Appellant first argues that it was improper for the court of appeals to grant appellee’s motion for summary judgment when a genuine issue of fact existed as to whether appellee had avoided service of notice of his non-renewal. The issue was timely raised as an affirmative defense in appellant’s answer and evidence on this issue was presented by appellant.
However, even appellant’s version of the facts of this case is very similar to the one in State, ex rel. Peake, v. Bd. of Edn. (1975), 44 Ohio St. 2d 119 [73 O.O.2d 437], where the court held that the teacher had not avoided service. There, the relator had attended the board meeting and the question of his non-renewal was not addressed. Id. at 119. On or after April 29, the mailman attempted to deliver a certified letter to relator’s address which letter advised him of the non-renewal, and relator picked the letter up at the post office on May 2. Id. at 119-120. The court held that the board of education’s attempt to effectuate notice by certified mail was insufficient under the circumstances, stating, “* ** [u]nder this circumstance, Ohio has long followed the rule set forth in the second paragraph of the syllabus in Moore v. Given (1884), 39 Ohio St. 661, which states, ‘[w]here a statute requires notice of a proceeding, but is silent concerning its form or manner of service, actual notice will alone satisfy such requirement.’ * * * Thus it would appear that where, as in this case, certified mail was employed to attempt the required notice, it became effective only at the time it was received.” Id. at 122. Thus, even accepting appellant’s version of the facts as true, the holding in State, ex rel. Peake, supra, compels the conclusion that this conduct does not constitute intentional avoidance of notice.

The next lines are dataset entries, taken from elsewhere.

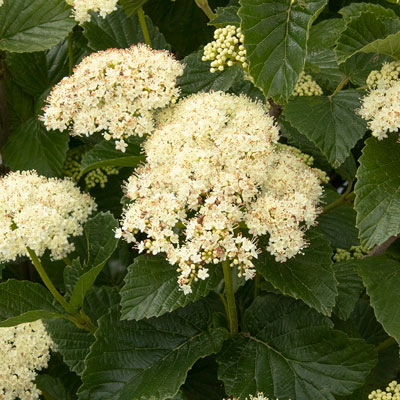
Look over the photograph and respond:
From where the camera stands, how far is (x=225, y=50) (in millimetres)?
1213

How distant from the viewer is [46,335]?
1.32m

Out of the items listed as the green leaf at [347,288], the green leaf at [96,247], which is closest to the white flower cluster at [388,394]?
the green leaf at [347,288]

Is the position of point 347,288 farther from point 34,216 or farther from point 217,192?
point 34,216

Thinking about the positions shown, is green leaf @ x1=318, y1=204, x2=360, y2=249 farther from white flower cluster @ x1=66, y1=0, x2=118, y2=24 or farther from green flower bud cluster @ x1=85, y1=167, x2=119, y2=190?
white flower cluster @ x1=66, y1=0, x2=118, y2=24

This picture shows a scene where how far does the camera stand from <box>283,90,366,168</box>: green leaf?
45.6 inches

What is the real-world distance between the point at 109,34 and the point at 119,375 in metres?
0.72

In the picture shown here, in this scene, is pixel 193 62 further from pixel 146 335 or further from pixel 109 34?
pixel 146 335

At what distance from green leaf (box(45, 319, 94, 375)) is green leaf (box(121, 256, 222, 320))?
20 cm

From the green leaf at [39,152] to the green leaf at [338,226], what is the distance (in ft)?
1.85

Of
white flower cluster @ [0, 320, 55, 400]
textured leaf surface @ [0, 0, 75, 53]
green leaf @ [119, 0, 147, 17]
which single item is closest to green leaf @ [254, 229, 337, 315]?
white flower cluster @ [0, 320, 55, 400]

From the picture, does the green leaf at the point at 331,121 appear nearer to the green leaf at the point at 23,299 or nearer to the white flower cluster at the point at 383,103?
the white flower cluster at the point at 383,103

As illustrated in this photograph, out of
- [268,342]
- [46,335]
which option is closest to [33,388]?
[46,335]

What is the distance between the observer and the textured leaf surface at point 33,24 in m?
1.46

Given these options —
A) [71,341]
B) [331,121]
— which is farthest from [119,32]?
[71,341]
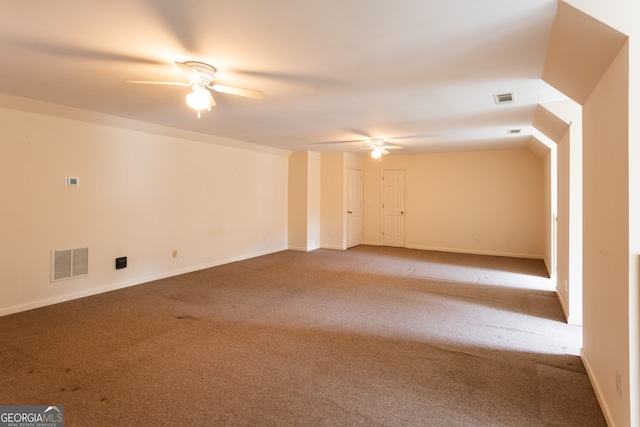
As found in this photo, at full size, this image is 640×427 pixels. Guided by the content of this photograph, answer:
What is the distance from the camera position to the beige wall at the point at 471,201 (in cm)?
745

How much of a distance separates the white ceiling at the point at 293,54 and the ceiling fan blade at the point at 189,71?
4.7 inches

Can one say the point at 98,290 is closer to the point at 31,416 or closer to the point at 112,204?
the point at 112,204

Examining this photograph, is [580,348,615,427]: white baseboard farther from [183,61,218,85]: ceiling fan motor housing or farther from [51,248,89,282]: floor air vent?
[51,248,89,282]: floor air vent

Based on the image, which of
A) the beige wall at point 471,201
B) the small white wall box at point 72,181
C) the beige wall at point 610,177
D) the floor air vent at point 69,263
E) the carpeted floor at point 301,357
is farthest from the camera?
the beige wall at point 471,201

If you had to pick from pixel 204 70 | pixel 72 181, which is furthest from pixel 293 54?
pixel 72 181

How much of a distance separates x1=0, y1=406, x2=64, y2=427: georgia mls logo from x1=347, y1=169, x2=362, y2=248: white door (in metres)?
7.06

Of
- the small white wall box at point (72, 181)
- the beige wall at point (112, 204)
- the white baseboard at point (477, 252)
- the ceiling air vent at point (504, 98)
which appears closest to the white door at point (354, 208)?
the white baseboard at point (477, 252)

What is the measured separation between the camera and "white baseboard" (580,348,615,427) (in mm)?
2014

Appellant also argues that the arbitrator’s decision constitutes an adequate remedy precluding the relief sought by appellee. First of all, there is no authority that a remedy by way of arbitration is an “adequate legal *353remedy” sufficient to bar the issuance of a writ of mandamus. The award of the arbitrator was never confirmed or challenged in court as authorized by law. Regardless of the arbitrator’s award, however, it does not affect appellee’s entitlement to a continuing contract under R.C. 3319.11. In the case at bar, the arbitrator agreed that the non-renewal was improperly achieved. In such a case a teacher is entitled to a continuing contract under the express terms of R.C. 3319.11. Any additional action concerning potential reductions in force or layoffs under the contract is not relevant to that determination. Appellant’s argument in this regard lacks merit as well.
Accordingly, we affirm the judgment of the court of appeals.
Judgment affirmed.
Celebrezze, C.J., Sweeney, Locher, C. Brown and Douglas, JJ., concur. Holmes and Wright, JJ., dissent.